Spatial question entries:
··········
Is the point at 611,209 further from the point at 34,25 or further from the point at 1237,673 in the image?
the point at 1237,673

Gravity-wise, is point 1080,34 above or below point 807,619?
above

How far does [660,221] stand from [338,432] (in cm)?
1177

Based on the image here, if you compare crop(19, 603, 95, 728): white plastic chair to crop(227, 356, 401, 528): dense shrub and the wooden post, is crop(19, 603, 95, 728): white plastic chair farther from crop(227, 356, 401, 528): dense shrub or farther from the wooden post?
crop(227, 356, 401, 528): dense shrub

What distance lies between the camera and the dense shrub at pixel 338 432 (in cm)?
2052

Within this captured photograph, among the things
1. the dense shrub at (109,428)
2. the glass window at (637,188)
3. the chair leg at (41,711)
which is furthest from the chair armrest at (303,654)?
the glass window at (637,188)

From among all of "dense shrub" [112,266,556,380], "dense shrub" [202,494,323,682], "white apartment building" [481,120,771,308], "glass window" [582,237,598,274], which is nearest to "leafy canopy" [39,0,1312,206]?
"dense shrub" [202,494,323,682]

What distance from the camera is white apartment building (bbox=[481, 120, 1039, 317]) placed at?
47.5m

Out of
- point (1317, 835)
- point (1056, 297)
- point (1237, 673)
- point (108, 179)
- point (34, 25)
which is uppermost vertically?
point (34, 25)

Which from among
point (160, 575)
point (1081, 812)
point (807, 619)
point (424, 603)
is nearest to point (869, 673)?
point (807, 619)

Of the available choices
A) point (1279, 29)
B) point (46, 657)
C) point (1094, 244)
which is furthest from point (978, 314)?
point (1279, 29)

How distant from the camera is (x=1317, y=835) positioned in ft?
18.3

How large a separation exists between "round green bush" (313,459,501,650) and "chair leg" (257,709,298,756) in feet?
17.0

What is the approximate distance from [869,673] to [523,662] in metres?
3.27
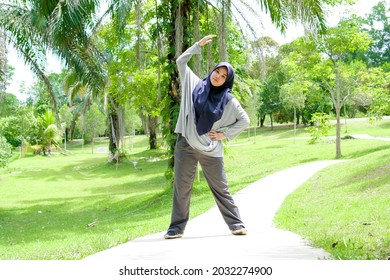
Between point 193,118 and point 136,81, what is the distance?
16.7 metres

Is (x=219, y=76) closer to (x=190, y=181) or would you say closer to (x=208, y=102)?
(x=208, y=102)

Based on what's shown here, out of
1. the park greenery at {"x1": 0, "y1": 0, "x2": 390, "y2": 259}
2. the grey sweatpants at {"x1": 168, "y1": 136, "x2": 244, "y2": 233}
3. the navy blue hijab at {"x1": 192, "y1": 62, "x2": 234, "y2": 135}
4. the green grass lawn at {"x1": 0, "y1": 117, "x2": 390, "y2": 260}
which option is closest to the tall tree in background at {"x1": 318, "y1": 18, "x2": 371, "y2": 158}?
the park greenery at {"x1": 0, "y1": 0, "x2": 390, "y2": 259}

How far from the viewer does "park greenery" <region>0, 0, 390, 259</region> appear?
35.1 feet

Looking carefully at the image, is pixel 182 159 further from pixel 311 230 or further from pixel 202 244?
pixel 311 230

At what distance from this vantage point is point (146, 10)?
65.8 feet

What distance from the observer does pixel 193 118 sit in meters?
4.69

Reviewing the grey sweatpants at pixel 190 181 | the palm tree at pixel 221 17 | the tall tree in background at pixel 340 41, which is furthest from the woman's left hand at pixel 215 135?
the tall tree in background at pixel 340 41

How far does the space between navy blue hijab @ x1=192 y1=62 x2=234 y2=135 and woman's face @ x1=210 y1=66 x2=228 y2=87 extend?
1.3 inches

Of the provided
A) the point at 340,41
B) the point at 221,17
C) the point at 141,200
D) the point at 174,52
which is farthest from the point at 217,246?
the point at 340,41

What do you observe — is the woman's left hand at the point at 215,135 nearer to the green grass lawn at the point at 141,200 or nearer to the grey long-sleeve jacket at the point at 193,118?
the grey long-sleeve jacket at the point at 193,118

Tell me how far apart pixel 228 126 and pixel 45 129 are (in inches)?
1541

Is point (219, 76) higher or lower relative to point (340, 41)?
lower

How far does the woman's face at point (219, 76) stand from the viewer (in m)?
4.55

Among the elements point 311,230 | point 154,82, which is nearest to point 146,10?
point 154,82
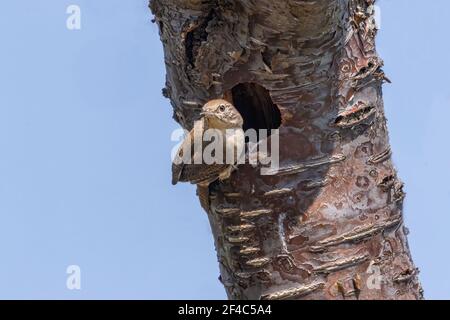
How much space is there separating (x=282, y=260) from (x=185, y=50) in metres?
0.65

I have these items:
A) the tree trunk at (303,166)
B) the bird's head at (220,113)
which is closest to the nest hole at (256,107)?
the tree trunk at (303,166)

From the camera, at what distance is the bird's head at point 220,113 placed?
2.98 m

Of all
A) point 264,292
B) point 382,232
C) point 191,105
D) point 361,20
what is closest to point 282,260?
point 264,292

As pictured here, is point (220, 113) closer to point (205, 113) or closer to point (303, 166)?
point (205, 113)

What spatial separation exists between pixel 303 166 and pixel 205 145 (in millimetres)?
311

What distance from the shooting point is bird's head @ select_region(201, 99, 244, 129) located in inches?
117

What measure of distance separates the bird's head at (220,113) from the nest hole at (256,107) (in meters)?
0.13

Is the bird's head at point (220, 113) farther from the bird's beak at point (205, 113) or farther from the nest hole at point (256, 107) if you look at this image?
the nest hole at point (256, 107)

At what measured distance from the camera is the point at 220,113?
3000 millimetres

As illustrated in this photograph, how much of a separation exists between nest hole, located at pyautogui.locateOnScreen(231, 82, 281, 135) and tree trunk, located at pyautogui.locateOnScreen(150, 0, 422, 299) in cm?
1

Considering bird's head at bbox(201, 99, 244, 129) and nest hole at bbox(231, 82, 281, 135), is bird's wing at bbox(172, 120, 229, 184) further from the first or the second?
nest hole at bbox(231, 82, 281, 135)

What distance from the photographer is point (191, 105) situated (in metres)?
3.10

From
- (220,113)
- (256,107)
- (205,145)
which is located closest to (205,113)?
(220,113)

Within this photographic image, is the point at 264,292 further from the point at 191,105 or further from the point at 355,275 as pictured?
the point at 191,105
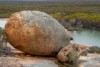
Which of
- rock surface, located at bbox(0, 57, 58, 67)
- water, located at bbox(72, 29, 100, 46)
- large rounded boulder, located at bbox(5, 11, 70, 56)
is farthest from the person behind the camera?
water, located at bbox(72, 29, 100, 46)

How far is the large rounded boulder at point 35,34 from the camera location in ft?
58.5

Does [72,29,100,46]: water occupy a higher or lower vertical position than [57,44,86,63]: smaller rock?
lower

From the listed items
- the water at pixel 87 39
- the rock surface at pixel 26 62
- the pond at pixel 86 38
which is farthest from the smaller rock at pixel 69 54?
the pond at pixel 86 38

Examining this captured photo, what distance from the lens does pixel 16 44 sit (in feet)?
60.1

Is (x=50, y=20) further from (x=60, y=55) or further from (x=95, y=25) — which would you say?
(x=95, y=25)

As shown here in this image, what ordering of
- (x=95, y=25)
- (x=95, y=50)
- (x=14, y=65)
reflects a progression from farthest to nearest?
(x=95, y=25)
(x=95, y=50)
(x=14, y=65)

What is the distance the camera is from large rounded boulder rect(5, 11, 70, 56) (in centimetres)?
1783

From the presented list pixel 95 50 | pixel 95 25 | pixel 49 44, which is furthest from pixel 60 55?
pixel 95 25

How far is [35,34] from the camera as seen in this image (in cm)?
1778

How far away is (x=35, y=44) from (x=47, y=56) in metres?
1.14

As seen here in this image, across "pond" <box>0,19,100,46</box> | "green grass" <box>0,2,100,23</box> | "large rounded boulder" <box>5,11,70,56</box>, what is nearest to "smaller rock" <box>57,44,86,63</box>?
"large rounded boulder" <box>5,11,70,56</box>

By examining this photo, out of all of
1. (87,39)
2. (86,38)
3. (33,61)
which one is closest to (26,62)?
(33,61)

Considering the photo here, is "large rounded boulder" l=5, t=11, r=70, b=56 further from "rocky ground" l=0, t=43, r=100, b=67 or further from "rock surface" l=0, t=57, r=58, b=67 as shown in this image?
"rock surface" l=0, t=57, r=58, b=67

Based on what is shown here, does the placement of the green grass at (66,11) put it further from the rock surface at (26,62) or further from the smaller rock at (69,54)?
the rock surface at (26,62)
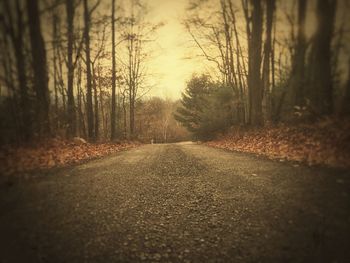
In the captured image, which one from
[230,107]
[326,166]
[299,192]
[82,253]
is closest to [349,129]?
[326,166]

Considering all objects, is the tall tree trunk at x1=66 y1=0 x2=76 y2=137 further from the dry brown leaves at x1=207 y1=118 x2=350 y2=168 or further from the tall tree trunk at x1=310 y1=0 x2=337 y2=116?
the tall tree trunk at x1=310 y1=0 x2=337 y2=116

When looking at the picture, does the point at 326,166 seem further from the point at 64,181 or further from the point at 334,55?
the point at 64,181

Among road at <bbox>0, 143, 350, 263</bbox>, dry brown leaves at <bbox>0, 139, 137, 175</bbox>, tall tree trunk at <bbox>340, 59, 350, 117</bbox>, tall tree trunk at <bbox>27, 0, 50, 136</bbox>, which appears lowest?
road at <bbox>0, 143, 350, 263</bbox>

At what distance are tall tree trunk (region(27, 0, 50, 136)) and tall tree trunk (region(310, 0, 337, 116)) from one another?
6.59 metres

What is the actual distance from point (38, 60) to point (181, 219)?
14.0 feet

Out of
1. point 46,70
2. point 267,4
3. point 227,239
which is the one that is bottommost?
point 227,239

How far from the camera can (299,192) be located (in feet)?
14.0

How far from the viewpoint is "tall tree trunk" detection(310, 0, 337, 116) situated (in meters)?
6.21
··········
Exercise goal: Carry over everything from the line containing "How far from the camera" down to the end of the items, keeping every line, but add 85 to each distance figure in the answers.

Final result:
How far from the camera can (299,192) be located (in feet)?
99.0

How far from the viewpoint is "tall tree trunk" detection(310, 0, 337, 116) situated (in meters)?
91.21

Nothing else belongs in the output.